Leaves
tumbled. They sounded crisp and crunched at my heels. Harvest moons
threatened my path, approaching the storied house on my appointed
round, my first literature drop. I'd seen many before, legs at shoes
of family, friends and foes. Some were the DFL associates, the loyals
who long ago threw their time to have a measured shot at stopping
Lyndon Johnson in his tracks and bringing a decisive end to the
Vietnam War. My role models had been “clean for Gene” McCarthy,
the Minnesota Senator who upset the favorites.
A
house in back of ours, on Aldrich Avenue, was rumored to be haunted.
It was down the block and behind our neighbors a few doors down. One
walked to a typical rambler with a normal smiling suburban housewife
answering the door, and went though the house into the backyard.
Within yards, a warp was sustained, an altering of dimension and
security—perhaps reality. Windows were always filled with cobwebs
in the frames, the wood partitions that played tricks on young eyes.

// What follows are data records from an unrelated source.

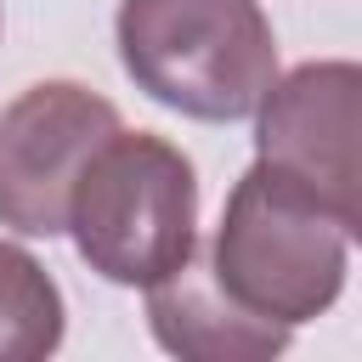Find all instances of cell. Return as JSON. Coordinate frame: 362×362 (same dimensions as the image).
<instances>
[{
  "instance_id": "obj_1",
  "label": "cell",
  "mask_w": 362,
  "mask_h": 362,
  "mask_svg": "<svg viewBox=\"0 0 362 362\" xmlns=\"http://www.w3.org/2000/svg\"><path fill=\"white\" fill-rule=\"evenodd\" d=\"M351 232L356 226L311 187L255 158V170H243L226 198L209 272L238 305L300 328L339 300L351 272Z\"/></svg>"
},
{
  "instance_id": "obj_2",
  "label": "cell",
  "mask_w": 362,
  "mask_h": 362,
  "mask_svg": "<svg viewBox=\"0 0 362 362\" xmlns=\"http://www.w3.org/2000/svg\"><path fill=\"white\" fill-rule=\"evenodd\" d=\"M119 62L153 102L232 124L277 79V40L260 0H124Z\"/></svg>"
},
{
  "instance_id": "obj_3",
  "label": "cell",
  "mask_w": 362,
  "mask_h": 362,
  "mask_svg": "<svg viewBox=\"0 0 362 362\" xmlns=\"http://www.w3.org/2000/svg\"><path fill=\"white\" fill-rule=\"evenodd\" d=\"M68 232L90 272L124 288L170 277L198 249V175L181 147L113 130L68 198Z\"/></svg>"
},
{
  "instance_id": "obj_4",
  "label": "cell",
  "mask_w": 362,
  "mask_h": 362,
  "mask_svg": "<svg viewBox=\"0 0 362 362\" xmlns=\"http://www.w3.org/2000/svg\"><path fill=\"white\" fill-rule=\"evenodd\" d=\"M119 130V107L74 79L28 85L0 113V226L23 238L68 232V198Z\"/></svg>"
},
{
  "instance_id": "obj_5",
  "label": "cell",
  "mask_w": 362,
  "mask_h": 362,
  "mask_svg": "<svg viewBox=\"0 0 362 362\" xmlns=\"http://www.w3.org/2000/svg\"><path fill=\"white\" fill-rule=\"evenodd\" d=\"M260 164L311 187L351 226L362 221V170H356V124H362V68L356 62H300L288 79H272L260 96Z\"/></svg>"
},
{
  "instance_id": "obj_6",
  "label": "cell",
  "mask_w": 362,
  "mask_h": 362,
  "mask_svg": "<svg viewBox=\"0 0 362 362\" xmlns=\"http://www.w3.org/2000/svg\"><path fill=\"white\" fill-rule=\"evenodd\" d=\"M147 322L164 351L187 362H266L288 345V322L238 305L204 260H181L170 277L147 283Z\"/></svg>"
},
{
  "instance_id": "obj_7",
  "label": "cell",
  "mask_w": 362,
  "mask_h": 362,
  "mask_svg": "<svg viewBox=\"0 0 362 362\" xmlns=\"http://www.w3.org/2000/svg\"><path fill=\"white\" fill-rule=\"evenodd\" d=\"M57 345H62V288L28 249L0 243V362H40Z\"/></svg>"
}]
</instances>
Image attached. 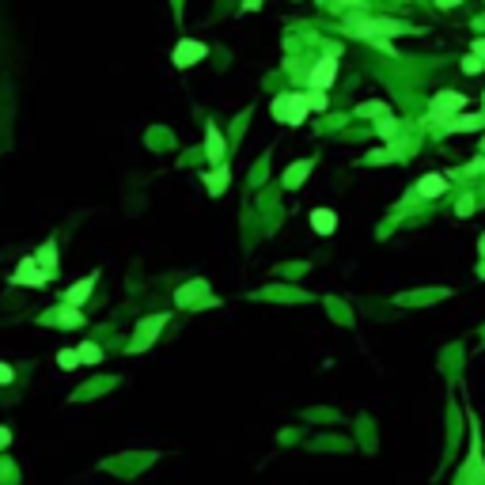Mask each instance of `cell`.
<instances>
[{"label": "cell", "mask_w": 485, "mask_h": 485, "mask_svg": "<svg viewBox=\"0 0 485 485\" xmlns=\"http://www.w3.org/2000/svg\"><path fill=\"white\" fill-rule=\"evenodd\" d=\"M80 360H84V364H99L103 360V349L95 342H84V345H80Z\"/></svg>", "instance_id": "603a6c76"}, {"label": "cell", "mask_w": 485, "mask_h": 485, "mask_svg": "<svg viewBox=\"0 0 485 485\" xmlns=\"http://www.w3.org/2000/svg\"><path fill=\"white\" fill-rule=\"evenodd\" d=\"M357 114H360V118H387L391 110H387V103H360Z\"/></svg>", "instance_id": "44dd1931"}, {"label": "cell", "mask_w": 485, "mask_h": 485, "mask_svg": "<svg viewBox=\"0 0 485 485\" xmlns=\"http://www.w3.org/2000/svg\"><path fill=\"white\" fill-rule=\"evenodd\" d=\"M58 364H61L64 371H76L84 360H80V349H61V353H58Z\"/></svg>", "instance_id": "7402d4cb"}, {"label": "cell", "mask_w": 485, "mask_h": 485, "mask_svg": "<svg viewBox=\"0 0 485 485\" xmlns=\"http://www.w3.org/2000/svg\"><path fill=\"white\" fill-rule=\"evenodd\" d=\"M262 8V0H242V12H258Z\"/></svg>", "instance_id": "1f68e13d"}, {"label": "cell", "mask_w": 485, "mask_h": 485, "mask_svg": "<svg viewBox=\"0 0 485 485\" xmlns=\"http://www.w3.org/2000/svg\"><path fill=\"white\" fill-rule=\"evenodd\" d=\"M443 190H448V179H443V175H425V179L417 182V193H421V197H440Z\"/></svg>", "instance_id": "2e32d148"}, {"label": "cell", "mask_w": 485, "mask_h": 485, "mask_svg": "<svg viewBox=\"0 0 485 485\" xmlns=\"http://www.w3.org/2000/svg\"><path fill=\"white\" fill-rule=\"evenodd\" d=\"M474 213V197H463L459 201V216H470Z\"/></svg>", "instance_id": "83f0119b"}, {"label": "cell", "mask_w": 485, "mask_h": 485, "mask_svg": "<svg viewBox=\"0 0 485 485\" xmlns=\"http://www.w3.org/2000/svg\"><path fill=\"white\" fill-rule=\"evenodd\" d=\"M118 379H99V383H91V387H80L76 394H72V402H84V398H95V394H103V391H110Z\"/></svg>", "instance_id": "ac0fdd59"}, {"label": "cell", "mask_w": 485, "mask_h": 485, "mask_svg": "<svg viewBox=\"0 0 485 485\" xmlns=\"http://www.w3.org/2000/svg\"><path fill=\"white\" fill-rule=\"evenodd\" d=\"M167 326V315H148L144 322H136V330H133V337H129V349L125 353H144V349H152V342L159 337V330Z\"/></svg>", "instance_id": "277c9868"}, {"label": "cell", "mask_w": 485, "mask_h": 485, "mask_svg": "<svg viewBox=\"0 0 485 485\" xmlns=\"http://www.w3.org/2000/svg\"><path fill=\"white\" fill-rule=\"evenodd\" d=\"M342 4H349V8H357V4H360V0H342Z\"/></svg>", "instance_id": "836d02e7"}, {"label": "cell", "mask_w": 485, "mask_h": 485, "mask_svg": "<svg viewBox=\"0 0 485 485\" xmlns=\"http://www.w3.org/2000/svg\"><path fill=\"white\" fill-rule=\"evenodd\" d=\"M311 159H303V164H292V167H288V171H285V186H292V190H296V186H303V179H307V175H311Z\"/></svg>", "instance_id": "e0dca14e"}, {"label": "cell", "mask_w": 485, "mask_h": 485, "mask_svg": "<svg viewBox=\"0 0 485 485\" xmlns=\"http://www.w3.org/2000/svg\"><path fill=\"white\" fill-rule=\"evenodd\" d=\"M334 76H337V50L330 46L326 58L315 61V69H311V76H307V84H311V91H326V87L334 84Z\"/></svg>", "instance_id": "5b68a950"}, {"label": "cell", "mask_w": 485, "mask_h": 485, "mask_svg": "<svg viewBox=\"0 0 485 485\" xmlns=\"http://www.w3.org/2000/svg\"><path fill=\"white\" fill-rule=\"evenodd\" d=\"M322 448H334L337 451V448H349V443H342L337 436H326V440H322Z\"/></svg>", "instance_id": "f546056e"}, {"label": "cell", "mask_w": 485, "mask_h": 485, "mask_svg": "<svg viewBox=\"0 0 485 485\" xmlns=\"http://www.w3.org/2000/svg\"><path fill=\"white\" fill-rule=\"evenodd\" d=\"M345 30L349 35H357V38H368V42H383V38H391V35H409V23H402V19H383V15H345Z\"/></svg>", "instance_id": "6da1fadb"}, {"label": "cell", "mask_w": 485, "mask_h": 485, "mask_svg": "<svg viewBox=\"0 0 485 485\" xmlns=\"http://www.w3.org/2000/svg\"><path fill=\"white\" fill-rule=\"evenodd\" d=\"M38 265H42V270L53 277V270H58V247H53V242H46V250L38 254Z\"/></svg>", "instance_id": "ffe728a7"}, {"label": "cell", "mask_w": 485, "mask_h": 485, "mask_svg": "<svg viewBox=\"0 0 485 485\" xmlns=\"http://www.w3.org/2000/svg\"><path fill=\"white\" fill-rule=\"evenodd\" d=\"M307 107H311V110H326V95L311 91V95H307Z\"/></svg>", "instance_id": "484cf974"}, {"label": "cell", "mask_w": 485, "mask_h": 485, "mask_svg": "<svg viewBox=\"0 0 485 485\" xmlns=\"http://www.w3.org/2000/svg\"><path fill=\"white\" fill-rule=\"evenodd\" d=\"M470 53H478V58L485 61V38H474V46H470Z\"/></svg>", "instance_id": "4dcf8cb0"}, {"label": "cell", "mask_w": 485, "mask_h": 485, "mask_svg": "<svg viewBox=\"0 0 485 485\" xmlns=\"http://www.w3.org/2000/svg\"><path fill=\"white\" fill-rule=\"evenodd\" d=\"M95 281H99V273H87V277H84V281H80V285H72V288H69V292H64V296H61V303H64V307H80V303H84V300H87V296H91V288H95Z\"/></svg>", "instance_id": "7c38bea8"}, {"label": "cell", "mask_w": 485, "mask_h": 485, "mask_svg": "<svg viewBox=\"0 0 485 485\" xmlns=\"http://www.w3.org/2000/svg\"><path fill=\"white\" fill-rule=\"evenodd\" d=\"M482 254H485V239H482Z\"/></svg>", "instance_id": "d590c367"}, {"label": "cell", "mask_w": 485, "mask_h": 485, "mask_svg": "<svg viewBox=\"0 0 485 485\" xmlns=\"http://www.w3.org/2000/svg\"><path fill=\"white\" fill-rule=\"evenodd\" d=\"M224 152H228V144H224L220 129H216L213 121H209V125H205V156H209V164L220 167V164H224Z\"/></svg>", "instance_id": "30bf717a"}, {"label": "cell", "mask_w": 485, "mask_h": 485, "mask_svg": "<svg viewBox=\"0 0 485 485\" xmlns=\"http://www.w3.org/2000/svg\"><path fill=\"white\" fill-rule=\"evenodd\" d=\"M8 443H12V428H8V425H0V451H4Z\"/></svg>", "instance_id": "f1b7e54d"}, {"label": "cell", "mask_w": 485, "mask_h": 485, "mask_svg": "<svg viewBox=\"0 0 485 485\" xmlns=\"http://www.w3.org/2000/svg\"><path fill=\"white\" fill-rule=\"evenodd\" d=\"M443 296H448V288H440V292H414V296H398L394 303L409 307V303H425V300H443Z\"/></svg>", "instance_id": "d6986e66"}, {"label": "cell", "mask_w": 485, "mask_h": 485, "mask_svg": "<svg viewBox=\"0 0 485 485\" xmlns=\"http://www.w3.org/2000/svg\"><path fill=\"white\" fill-rule=\"evenodd\" d=\"M319 4H326V0H319Z\"/></svg>", "instance_id": "8d00e7d4"}, {"label": "cell", "mask_w": 485, "mask_h": 485, "mask_svg": "<svg viewBox=\"0 0 485 485\" xmlns=\"http://www.w3.org/2000/svg\"><path fill=\"white\" fill-rule=\"evenodd\" d=\"M443 133H478V129H485V114H459V118H448L440 121Z\"/></svg>", "instance_id": "9c48e42d"}, {"label": "cell", "mask_w": 485, "mask_h": 485, "mask_svg": "<svg viewBox=\"0 0 485 485\" xmlns=\"http://www.w3.org/2000/svg\"><path fill=\"white\" fill-rule=\"evenodd\" d=\"M428 107H432V118L448 121V114H455V110L466 107V99H463V95H455V91H440V95H432Z\"/></svg>", "instance_id": "ba28073f"}, {"label": "cell", "mask_w": 485, "mask_h": 485, "mask_svg": "<svg viewBox=\"0 0 485 485\" xmlns=\"http://www.w3.org/2000/svg\"><path fill=\"white\" fill-rule=\"evenodd\" d=\"M201 182H205V190L213 193V197H220V193L228 190V182H231V171H228V164H220V167H216L213 175H205V179H201Z\"/></svg>", "instance_id": "4fadbf2b"}, {"label": "cell", "mask_w": 485, "mask_h": 485, "mask_svg": "<svg viewBox=\"0 0 485 485\" xmlns=\"http://www.w3.org/2000/svg\"><path fill=\"white\" fill-rule=\"evenodd\" d=\"M307 110H311L307 107V95H300V91H288L281 99H273V118L285 121V125H303Z\"/></svg>", "instance_id": "3957f363"}, {"label": "cell", "mask_w": 485, "mask_h": 485, "mask_svg": "<svg viewBox=\"0 0 485 485\" xmlns=\"http://www.w3.org/2000/svg\"><path fill=\"white\" fill-rule=\"evenodd\" d=\"M156 459H159V451H125V455L103 459L99 470L103 474H114V478H136V474H144Z\"/></svg>", "instance_id": "7a4b0ae2"}, {"label": "cell", "mask_w": 485, "mask_h": 485, "mask_svg": "<svg viewBox=\"0 0 485 485\" xmlns=\"http://www.w3.org/2000/svg\"><path fill=\"white\" fill-rule=\"evenodd\" d=\"M205 53H209V46H205V42H197V38H182V42L175 46L171 61H175V69H190V64L205 61Z\"/></svg>", "instance_id": "52a82bcc"}, {"label": "cell", "mask_w": 485, "mask_h": 485, "mask_svg": "<svg viewBox=\"0 0 485 485\" xmlns=\"http://www.w3.org/2000/svg\"><path fill=\"white\" fill-rule=\"evenodd\" d=\"M46 281H50V273L38 265V258H23L19 270L12 273V285H27V288H46Z\"/></svg>", "instance_id": "8992f818"}, {"label": "cell", "mask_w": 485, "mask_h": 485, "mask_svg": "<svg viewBox=\"0 0 485 485\" xmlns=\"http://www.w3.org/2000/svg\"><path fill=\"white\" fill-rule=\"evenodd\" d=\"M482 69H485V61L478 58V53H470V58L463 61V72H470V76H474V72H482Z\"/></svg>", "instance_id": "d4e9b609"}, {"label": "cell", "mask_w": 485, "mask_h": 485, "mask_svg": "<svg viewBox=\"0 0 485 485\" xmlns=\"http://www.w3.org/2000/svg\"><path fill=\"white\" fill-rule=\"evenodd\" d=\"M436 4H440V8H455L459 0H436Z\"/></svg>", "instance_id": "d6a6232c"}, {"label": "cell", "mask_w": 485, "mask_h": 485, "mask_svg": "<svg viewBox=\"0 0 485 485\" xmlns=\"http://www.w3.org/2000/svg\"><path fill=\"white\" fill-rule=\"evenodd\" d=\"M394 133H398V125H394V118H391V114H387L383 121H379V136H387V141H391V136H394Z\"/></svg>", "instance_id": "cb8c5ba5"}, {"label": "cell", "mask_w": 485, "mask_h": 485, "mask_svg": "<svg viewBox=\"0 0 485 485\" xmlns=\"http://www.w3.org/2000/svg\"><path fill=\"white\" fill-rule=\"evenodd\" d=\"M38 322H53V326H64V330H72V326H84V315H80V307H64V303H61V311H50V315H42Z\"/></svg>", "instance_id": "8fae6325"}, {"label": "cell", "mask_w": 485, "mask_h": 485, "mask_svg": "<svg viewBox=\"0 0 485 485\" xmlns=\"http://www.w3.org/2000/svg\"><path fill=\"white\" fill-rule=\"evenodd\" d=\"M175 4H179V0H175Z\"/></svg>", "instance_id": "74e56055"}, {"label": "cell", "mask_w": 485, "mask_h": 485, "mask_svg": "<svg viewBox=\"0 0 485 485\" xmlns=\"http://www.w3.org/2000/svg\"><path fill=\"white\" fill-rule=\"evenodd\" d=\"M478 277H485V262H482V265H478Z\"/></svg>", "instance_id": "e575fe53"}, {"label": "cell", "mask_w": 485, "mask_h": 485, "mask_svg": "<svg viewBox=\"0 0 485 485\" xmlns=\"http://www.w3.org/2000/svg\"><path fill=\"white\" fill-rule=\"evenodd\" d=\"M205 292H209L205 281H190V285H182L179 292H175V303H179V307H193V300H201Z\"/></svg>", "instance_id": "5bb4252c"}, {"label": "cell", "mask_w": 485, "mask_h": 485, "mask_svg": "<svg viewBox=\"0 0 485 485\" xmlns=\"http://www.w3.org/2000/svg\"><path fill=\"white\" fill-rule=\"evenodd\" d=\"M311 228L319 231V236H334V228H337V216L330 213V209H315V213H311Z\"/></svg>", "instance_id": "9a60e30c"}, {"label": "cell", "mask_w": 485, "mask_h": 485, "mask_svg": "<svg viewBox=\"0 0 485 485\" xmlns=\"http://www.w3.org/2000/svg\"><path fill=\"white\" fill-rule=\"evenodd\" d=\"M12 379H15V368H12V364H4V360H0V387H4V383H12Z\"/></svg>", "instance_id": "4316f807"}]
</instances>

It was called the tree-house and stories of mental instability were
known to have circled the neighborhood. The from of the house, facing
Lyndale Avenue, had a dirt yard that suddenly grew into a great
unkempt lawn. In the middle was a tall old oak tree. Its roots
rumbled through the grounds like thick muscles of sanity. They were
mossed and buried in many season's leaves. From the street tall grass
hid the rue nature of the house, the lure of eccentric appeal it
could have to a kid.
My
first candidates were likely the local and state people. They were
Don Fraser and Wendell Anderson. They were Joan Growe and Warren
Spannus. They were people who I might someday see face o face. State
legislators like Shirley Hokanson were talked about a lot around my
house, and it is likely I campaigned for her. I went though our first
neighborhood, though, with innocence, with a curiosity to do what I'd
seen my folks do. I was four or five and bundles of DFL literature
were delivered to our house. It was as though everyone at the top
knew the bottom, the grassroots, and Barbara Amram knew things grew
from the bottom up—not the top down. That was the DFL way, it was
the mainstay of our fray. It was known that, as 3rd
district chairwoman, Amram would get the word out, either by phone or
in print.
When
I stood on my own two feet, before I crawled, I wanted to help get
the DFL message out. I guess I was tired of just watching and
listening,learning and guessing which way the answers waved. I got in
the act. My small packet of literature was parceled out to me,
thoughtfully ladled like a bowl of soup from a pot bubbling with
urgency, simmering with glues to one day yield a better society. I
had my blocks, my quotas, which included that house of my design. I
began at the next-door-neighbor and worked my way to more difficult
territory. I advanced, door by politely listening door, to the
lesser-known hermit houses, the curmudgeons who were most likely not
planning to vote. I thought they still ought to know what's out
there. They should in a democracy, even if they chose not to
exercise their vote, have the opportunity to know how good their life
could be.
I
took my time, I skipped to houses, I dropped my materials between
outer and inner-doors. Those were the air traps that I lifted,
dropped literature to the bottom, and gently pushed shut. Some had a
glass pane, some did not. Often I really hoped no one heard me, and I
just ran away as though I'd left a flaming sack for them to see. By
the end of my round my supply was getting low. I made sure I had
enough for the tree-house. I felt, if anyone should know the
candidates they should. This family of suburban dwellers on the
fringe of status quo, this misunderstood mystery house was curious to
me. Around its oak tree was a house, with ghosts or blanketed
occupants, and any séance in my old neighborhood in Richfield most
likely got its spirit power from it.